Currently reading: Analysis: do hydrogen-powered cars have a future?

Can car makers tap the potential of hydrogen or will battery-electric reign supreme? We investigate

The drumbeat of enthusiasm for hydrogen as a road fuel has grown steadily louder this year, despite a general industry-wide acceptance that EVs will become the mainstream in most cases.

This culminated in Toyota’s huge investment in the recently revealed Mk2 Toyota Mirai. A substantial overhaul has transformed an oddity built in small numbers into a stridently confident saloon that will raise Toyota’s global ambitions for hydrogen next year.

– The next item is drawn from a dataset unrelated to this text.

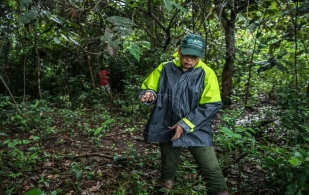 ganadería, ganadería colombia, noticias ganaderas, noticias ganaderas colombia, contexto ganadero, blanca raquel guerrero, gcs, proyecto ganadería colombiana sostenible, tnc, the nature conservancy, contexto ganadero ganadería sostenible, agricultura y ganaderia sostenible, equidad de género en ganadería, mujeres ganaderas,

The new Mirai will join the Hyundai Nexo SUV on the admittedly short list of commercially available cars powered by zero-emissions fuel cells, but others are in the pipeline. Mercedes could yet import its GLC F-Cell SUV to the UK and Toyota’s fuel-cell partner, BMW, will roll out a hydrogen X5 in 2022. The PSA Group has said it will launch a fuel-cell van by 2021 that’s likely to include a Vauxhall version.

In the UK, meanwhile, Wrightbus, the Northern Irish bus firm responsible for building London’s hybrid ‘Boris bus’, was rescued from bankruptcy earlier in October by a company aiming to switch the UK’s bus fleet to hydrogen.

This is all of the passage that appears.